TO DO:
Could you reproduce every one of the entries below word for word, with nothing added, dropped or changed?

THE RECORDS:
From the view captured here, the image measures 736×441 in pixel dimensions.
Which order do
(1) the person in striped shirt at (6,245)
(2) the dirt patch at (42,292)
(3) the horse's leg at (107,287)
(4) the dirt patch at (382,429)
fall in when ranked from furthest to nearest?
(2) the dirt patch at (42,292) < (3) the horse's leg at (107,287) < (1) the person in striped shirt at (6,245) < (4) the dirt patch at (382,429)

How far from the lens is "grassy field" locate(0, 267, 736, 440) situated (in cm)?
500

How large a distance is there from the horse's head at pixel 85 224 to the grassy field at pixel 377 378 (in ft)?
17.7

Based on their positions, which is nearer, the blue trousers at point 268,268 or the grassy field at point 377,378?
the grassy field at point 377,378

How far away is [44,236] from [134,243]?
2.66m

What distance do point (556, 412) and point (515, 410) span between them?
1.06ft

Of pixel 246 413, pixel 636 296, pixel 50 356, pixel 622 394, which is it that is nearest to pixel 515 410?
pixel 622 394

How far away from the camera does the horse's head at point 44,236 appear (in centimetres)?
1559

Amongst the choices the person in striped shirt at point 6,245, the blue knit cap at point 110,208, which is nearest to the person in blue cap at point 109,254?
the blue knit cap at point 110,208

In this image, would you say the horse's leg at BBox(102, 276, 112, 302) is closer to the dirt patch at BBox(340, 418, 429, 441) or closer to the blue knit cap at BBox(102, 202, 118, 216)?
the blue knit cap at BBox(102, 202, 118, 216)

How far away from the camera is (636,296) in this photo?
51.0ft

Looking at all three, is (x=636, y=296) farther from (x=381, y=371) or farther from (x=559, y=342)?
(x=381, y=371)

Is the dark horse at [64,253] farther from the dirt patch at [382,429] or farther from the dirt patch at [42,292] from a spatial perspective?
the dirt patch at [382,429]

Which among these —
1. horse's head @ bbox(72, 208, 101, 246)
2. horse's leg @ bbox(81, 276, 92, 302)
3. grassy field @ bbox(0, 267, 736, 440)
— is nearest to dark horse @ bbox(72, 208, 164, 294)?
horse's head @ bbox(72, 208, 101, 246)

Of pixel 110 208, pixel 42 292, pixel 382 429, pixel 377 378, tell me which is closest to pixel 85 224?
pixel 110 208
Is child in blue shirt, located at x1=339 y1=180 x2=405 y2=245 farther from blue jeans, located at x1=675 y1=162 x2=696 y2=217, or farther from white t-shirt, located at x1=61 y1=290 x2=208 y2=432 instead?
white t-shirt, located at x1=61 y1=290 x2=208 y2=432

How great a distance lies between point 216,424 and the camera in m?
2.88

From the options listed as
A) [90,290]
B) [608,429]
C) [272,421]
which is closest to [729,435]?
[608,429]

TASK OUTPUT:
From the view captured here, the image measures 736×441 in pixel dimensions.
Which order do
(1) the person in striped shirt at (6,245)
(2) the dirt patch at (42,292)
(3) the horse's leg at (107,287)
(4) the dirt patch at (382,429)
fall in when ranked from furthest to nearest?
(2) the dirt patch at (42,292) < (3) the horse's leg at (107,287) < (1) the person in striped shirt at (6,245) < (4) the dirt patch at (382,429)

How far from the lens is "grassy field" locate(0, 267, 736, 440) situated (in cm)?
500

How large a distance is there from the horse's head at pixel 85 224 to the grassy field at pixel 377 378 (in ft)?
17.7

Based on their positions, which is nearer, the blue trousers at point 268,268 or the grassy field at point 377,378?
the grassy field at point 377,378

How far away is [44,236] from [134,243]?
2.66m

What distance do point (556, 412) and point (515, 410) span between them?
1.06ft

Of pixel 246 413, pixel 636 296, pixel 50 356, pixel 622 394, which is it that is nearest to pixel 515 410?
pixel 622 394

How far away from the camera does the horse's head at point 44,236 appear (in centimetres)?
1559

Amongst the choices the person in striped shirt at point 6,245, the blue knit cap at point 110,208, which is nearest to the person in blue cap at point 109,254?
the blue knit cap at point 110,208

In this image, would you say the horse's leg at BBox(102, 276, 112, 302) is closer to the dirt patch at BBox(340, 418, 429, 441) or closer to the blue knit cap at BBox(102, 202, 118, 216)?
the blue knit cap at BBox(102, 202, 118, 216)

How far away from the camera is (636,296) in this photo?
51.0ft

Looking at all three, is (x=636, y=296) farther from (x=381, y=371) or farther from (x=559, y=342)?
(x=381, y=371)

Is the dark horse at [64,253] farther from the dirt patch at [382,429] or farther from the dirt patch at [42,292] from a spatial perspective?
the dirt patch at [382,429]

Which among these —
1. horse's head @ bbox(72, 208, 101, 246)
2. horse's leg @ bbox(81, 276, 92, 302)
3. grassy field @ bbox(0, 267, 736, 440)
— is nearest to dark horse @ bbox(72, 208, 164, 294)?
horse's head @ bbox(72, 208, 101, 246)

Of pixel 110 208, pixel 42 292, pixel 382 429, pixel 377 378, tell me which is closest to pixel 85 224?
pixel 110 208
Is child in blue shirt, located at x1=339 y1=180 x2=405 y2=245 farther from blue jeans, located at x1=675 y1=162 x2=696 y2=217, or farther from white t-shirt, located at x1=61 y1=290 x2=208 y2=432 instead?
white t-shirt, located at x1=61 y1=290 x2=208 y2=432

How great a distance lies between point 216,424 and the camera in m?
2.88

From the options listed as
A) [90,290]
B) [608,429]
C) [272,421]
which is closest to [729,435]?
[608,429]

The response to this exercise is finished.